[EXCERPTED RECORDS]:
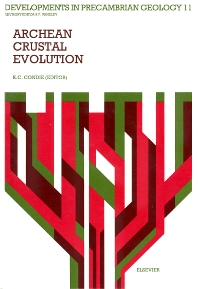 Archean Crustal Evolution - 1st Edition - ISBN: 9780444816214, 9780080869100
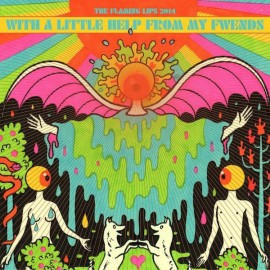 FLAMING LIPS (the) : LP+CD With A Little Help From My Fwends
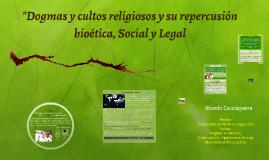 """""""Dogmas y cultos religiosos y su repercusión bioética, Socia"""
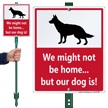 We Not Home Our Dog Is Lawnboss Sign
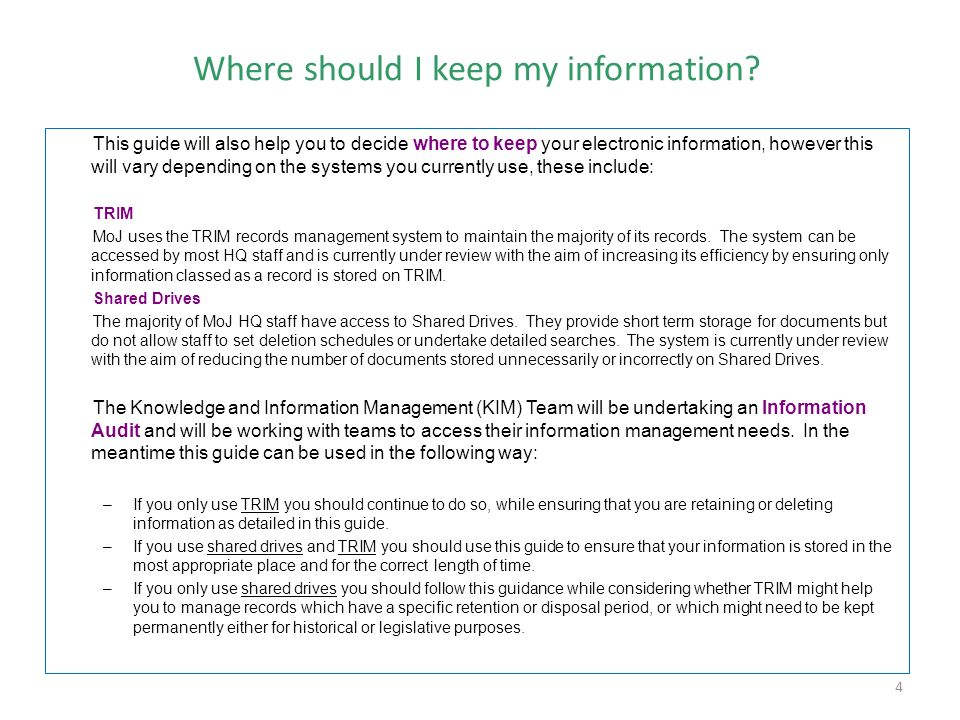 4 Where should I keep my information? This guide will also help you to decide where to keep your electronic information, however this will vary depend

[ABOUT THIS TASK]:
From the line containing "y cultos religiosos" down to the last line of the entries above, set down every line exactly. Omit all pictures.

[EXERCISE RESULT]:
 """""""Dogmas y cultos religiosos y su repercusión bioética, Socia"""
 We Not Home Our Dog Is Lawnboss Sign
 4 Where should I keep my information? This guide will also help you to decide where to keep your electronic information, however this will vary depend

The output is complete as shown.